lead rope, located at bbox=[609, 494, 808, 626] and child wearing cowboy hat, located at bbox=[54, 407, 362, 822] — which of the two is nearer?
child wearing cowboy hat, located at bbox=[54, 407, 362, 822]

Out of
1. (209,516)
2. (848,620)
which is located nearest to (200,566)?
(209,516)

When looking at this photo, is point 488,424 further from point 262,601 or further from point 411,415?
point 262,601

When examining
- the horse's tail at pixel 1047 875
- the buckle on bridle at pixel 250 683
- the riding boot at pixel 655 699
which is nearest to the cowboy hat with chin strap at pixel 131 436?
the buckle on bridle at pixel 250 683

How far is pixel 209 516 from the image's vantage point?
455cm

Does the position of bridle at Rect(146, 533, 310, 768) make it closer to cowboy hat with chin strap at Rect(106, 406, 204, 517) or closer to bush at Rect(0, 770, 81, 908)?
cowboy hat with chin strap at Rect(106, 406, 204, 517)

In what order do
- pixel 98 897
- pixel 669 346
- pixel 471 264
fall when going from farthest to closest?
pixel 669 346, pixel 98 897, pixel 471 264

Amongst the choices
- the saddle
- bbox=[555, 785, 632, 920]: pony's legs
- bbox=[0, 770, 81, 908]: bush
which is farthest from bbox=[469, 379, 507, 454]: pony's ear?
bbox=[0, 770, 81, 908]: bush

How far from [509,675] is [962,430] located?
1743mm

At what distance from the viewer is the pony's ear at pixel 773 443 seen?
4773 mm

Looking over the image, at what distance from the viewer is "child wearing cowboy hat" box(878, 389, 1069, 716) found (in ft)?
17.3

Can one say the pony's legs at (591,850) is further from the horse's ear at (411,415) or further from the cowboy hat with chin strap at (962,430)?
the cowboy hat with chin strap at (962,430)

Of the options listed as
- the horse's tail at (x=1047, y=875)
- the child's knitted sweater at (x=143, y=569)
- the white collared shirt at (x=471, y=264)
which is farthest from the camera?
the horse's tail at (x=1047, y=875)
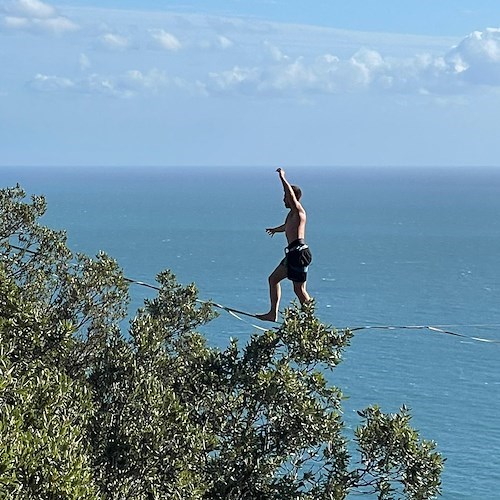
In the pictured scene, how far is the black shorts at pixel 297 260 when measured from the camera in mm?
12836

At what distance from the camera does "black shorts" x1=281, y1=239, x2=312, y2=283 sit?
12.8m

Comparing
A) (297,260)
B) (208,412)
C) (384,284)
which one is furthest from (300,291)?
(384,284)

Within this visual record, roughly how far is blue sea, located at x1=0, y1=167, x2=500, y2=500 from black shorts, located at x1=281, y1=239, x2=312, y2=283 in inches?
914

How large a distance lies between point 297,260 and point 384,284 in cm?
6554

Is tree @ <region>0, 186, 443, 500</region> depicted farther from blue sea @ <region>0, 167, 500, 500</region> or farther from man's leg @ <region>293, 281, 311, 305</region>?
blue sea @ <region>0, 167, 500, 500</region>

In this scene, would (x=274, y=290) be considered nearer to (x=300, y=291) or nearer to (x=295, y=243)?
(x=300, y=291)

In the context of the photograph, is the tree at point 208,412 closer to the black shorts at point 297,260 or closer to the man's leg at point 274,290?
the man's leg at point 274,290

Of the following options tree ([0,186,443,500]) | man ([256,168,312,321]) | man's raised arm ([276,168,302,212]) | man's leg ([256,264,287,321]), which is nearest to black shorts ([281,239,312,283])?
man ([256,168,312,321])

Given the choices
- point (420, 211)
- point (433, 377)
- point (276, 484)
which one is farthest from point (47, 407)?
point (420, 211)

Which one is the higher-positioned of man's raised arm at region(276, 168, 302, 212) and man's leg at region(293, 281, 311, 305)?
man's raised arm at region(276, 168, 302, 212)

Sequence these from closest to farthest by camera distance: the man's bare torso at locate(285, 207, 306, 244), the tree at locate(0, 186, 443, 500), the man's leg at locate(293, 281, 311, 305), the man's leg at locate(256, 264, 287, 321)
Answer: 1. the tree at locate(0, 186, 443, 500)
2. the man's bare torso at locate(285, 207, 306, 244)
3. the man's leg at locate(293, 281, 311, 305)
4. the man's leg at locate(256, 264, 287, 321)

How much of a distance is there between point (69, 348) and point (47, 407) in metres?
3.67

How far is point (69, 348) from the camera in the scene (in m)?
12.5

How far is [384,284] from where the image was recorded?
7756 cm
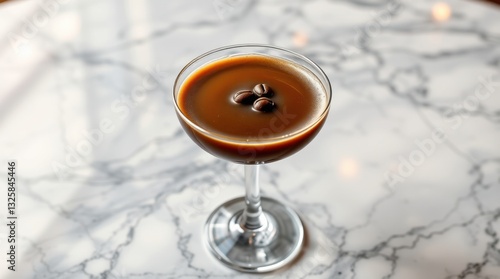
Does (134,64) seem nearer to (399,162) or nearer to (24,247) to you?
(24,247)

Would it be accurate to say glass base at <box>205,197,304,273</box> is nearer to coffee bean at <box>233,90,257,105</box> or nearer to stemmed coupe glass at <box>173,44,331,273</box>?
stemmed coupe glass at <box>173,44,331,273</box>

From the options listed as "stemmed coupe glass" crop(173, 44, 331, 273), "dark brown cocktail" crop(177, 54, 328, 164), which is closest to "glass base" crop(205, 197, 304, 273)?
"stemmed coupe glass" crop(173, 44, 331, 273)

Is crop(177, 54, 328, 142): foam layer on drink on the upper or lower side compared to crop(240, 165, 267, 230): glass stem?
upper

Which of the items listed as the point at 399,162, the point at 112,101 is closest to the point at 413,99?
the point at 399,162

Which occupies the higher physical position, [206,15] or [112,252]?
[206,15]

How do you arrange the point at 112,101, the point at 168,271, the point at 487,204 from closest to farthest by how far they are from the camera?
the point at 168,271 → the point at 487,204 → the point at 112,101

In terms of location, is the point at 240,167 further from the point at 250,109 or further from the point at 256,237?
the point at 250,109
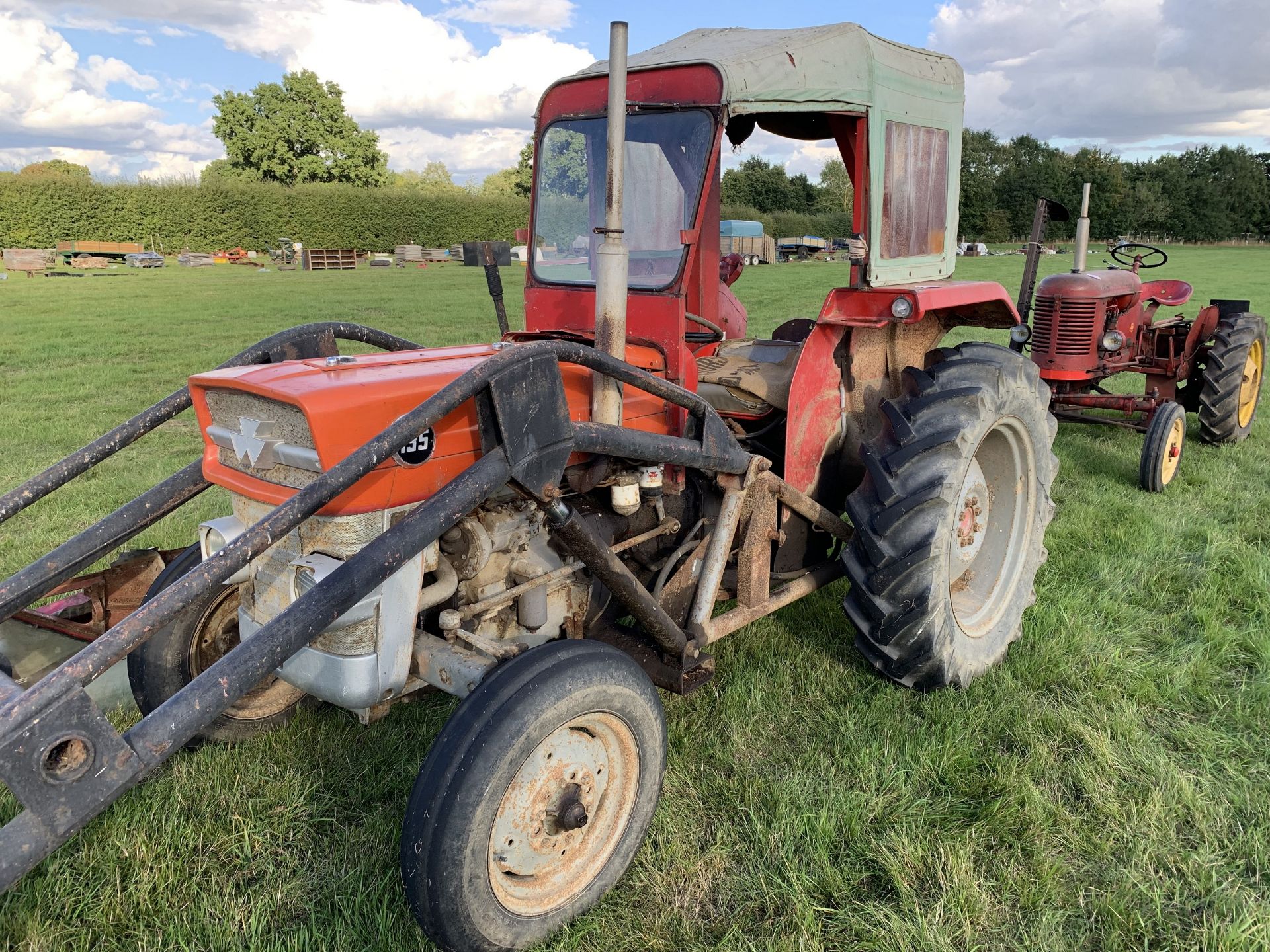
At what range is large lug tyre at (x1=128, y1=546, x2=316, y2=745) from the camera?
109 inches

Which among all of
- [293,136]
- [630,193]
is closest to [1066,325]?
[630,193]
_ _ _ _ _
## What you should do
Please quote every item above word for word, leaving the pictures out of your answer.

## Output for this exercise
lead rope, located at bbox=[609, 494, 808, 626] and child wearing cowboy hat, located at bbox=[54, 407, 362, 822] — which of the two is nearer?
child wearing cowboy hat, located at bbox=[54, 407, 362, 822]

Out of
1. (209,516)
2. (848,620)
which is located nearest to (200,566)?
(209,516)

When looking at this photo, is point 488,424 further from point 262,601 or further from point 411,415?
point 262,601

When examining
- the horse's tail at pixel 1047 875
- the buckle on bridle at pixel 250 683
- the riding boot at pixel 655 699
which is nearest to the cowboy hat with chin strap at pixel 131 436?
the buckle on bridle at pixel 250 683

How far is pixel 209 516 from the image's vantage point?
455cm

Does the position of bridle at Rect(146, 533, 310, 768) make it closer to cowboy hat with chin strap at Rect(106, 406, 204, 517) or closer to bush at Rect(0, 770, 81, 908)?
cowboy hat with chin strap at Rect(106, 406, 204, 517)

In what order do
- pixel 98 897
- pixel 669 346
- pixel 471 264
fall when going from farthest to closest?
pixel 669 346, pixel 98 897, pixel 471 264

Amongst the choices
- the saddle
- bbox=[555, 785, 632, 920]: pony's legs
- bbox=[0, 770, 81, 908]: bush
which is farthest from bbox=[469, 379, 507, 454]: pony's ear?
bbox=[0, 770, 81, 908]: bush

How far from [509,675] is [962,430] located?
1743mm

At what distance from the viewer is the pony's ear at pixel 773 443 seen?
4773 mm

Looking over the image, at what distance from the viewer is "child wearing cowboy hat" box(878, 389, 1069, 716) found (in ft)?
17.3

Can one say the pony's legs at (591,850) is further from the horse's ear at (411,415) or further from the cowboy hat with chin strap at (962,430)?
the cowboy hat with chin strap at (962,430)

Of the options listed as
- the horse's tail at (x=1047, y=875)
- the child's knitted sweater at (x=143, y=569)
- the white collared shirt at (x=471, y=264)
which is farthest from the camera?
the horse's tail at (x=1047, y=875)
In the pictured scene, how far is the black shorts at pixel 297 260 when measured from the camera in mm?
12836

At what distance from the camera does "black shorts" x1=281, y1=239, x2=312, y2=283 sit?
12.8m

Comparing
A) (297,260)
B) (208,412)
C) (384,284)
which one is furthest from (300,291)?
(384,284)

Within this visual record, roughly how far is blue sea, located at x1=0, y1=167, x2=500, y2=500 from black shorts, located at x1=281, y1=239, x2=312, y2=283 in inches?
914

How large a distance lies between point 297,260 and point 384,284 in cm?
6554

Is tree @ <region>0, 186, 443, 500</region> depicted farther from blue sea @ <region>0, 167, 500, 500</region> or farther from man's leg @ <region>293, 281, 311, 305</region>?
blue sea @ <region>0, 167, 500, 500</region>

In this scene, would (x=274, y=290) be considered nearer to (x=300, y=291) or nearer to (x=295, y=243)?
(x=300, y=291)

In the context of the photograph, is the tree at point 208,412 closer to the black shorts at point 297,260 or closer to the man's leg at point 274,290?
the man's leg at point 274,290

Of the following options tree ([0,186,443,500]) | man ([256,168,312,321]) | man's raised arm ([276,168,302,212]) | man's leg ([256,264,287,321]), which is nearest to black shorts ([281,239,312,283])?
man ([256,168,312,321])

Given the choices
- point (420, 211)
- point (433, 377)
- point (276, 484)
which one is farthest from point (47, 407)?
point (420, 211)

Which one is the higher-positioned of man's raised arm at region(276, 168, 302, 212) and man's leg at region(293, 281, 311, 305)?
man's raised arm at region(276, 168, 302, 212)

Sequence these from closest to farthest by camera distance: the man's bare torso at locate(285, 207, 306, 244), the tree at locate(0, 186, 443, 500), the man's leg at locate(293, 281, 311, 305), the man's leg at locate(256, 264, 287, 321)
Answer: 1. the tree at locate(0, 186, 443, 500)
2. the man's bare torso at locate(285, 207, 306, 244)
3. the man's leg at locate(293, 281, 311, 305)
4. the man's leg at locate(256, 264, 287, 321)

How much of a distance is there between point (69, 348) and point (47, 407) in metres?
3.67

How far is point (69, 348) from the camera in the scene (in m)?
12.5

How far is [384,284] from where the image was recorded?
7756 cm
Does (134,64) seem nearer to (399,162) or nearer to (24,247) to you?
(24,247)

Would it be accurate to say glass base at <box>205,197,304,273</box> is nearer to coffee bean at <box>233,90,257,105</box> or nearer to stemmed coupe glass at <box>173,44,331,273</box>?
stemmed coupe glass at <box>173,44,331,273</box>

From the options listed as "stemmed coupe glass" crop(173, 44, 331, 273), "dark brown cocktail" crop(177, 54, 328, 164), which is closest to "glass base" crop(205, 197, 304, 273)?
"stemmed coupe glass" crop(173, 44, 331, 273)

Is crop(177, 54, 328, 142): foam layer on drink on the upper or lower side compared to crop(240, 165, 267, 230): glass stem?
upper

Which of the items listed as the point at 399,162, the point at 112,101 is closest to the point at 413,99?
the point at 399,162

Which occupies the higher physical position, [206,15] or [112,252]?
[206,15]

How do you arrange the point at 112,101, the point at 168,271, the point at 487,204 from closest to farthest by how far they are from the camera?
the point at 168,271 → the point at 487,204 → the point at 112,101

In terms of location, is the point at 240,167 further from the point at 250,109 or further from the point at 256,237?
the point at 250,109
At what range is large lug tyre at (x1=128, y1=546, x2=316, y2=745) from the camera?
109 inches

Which among all of
- [293,136]
- [630,193]
is closest to [1066,325]?
[630,193]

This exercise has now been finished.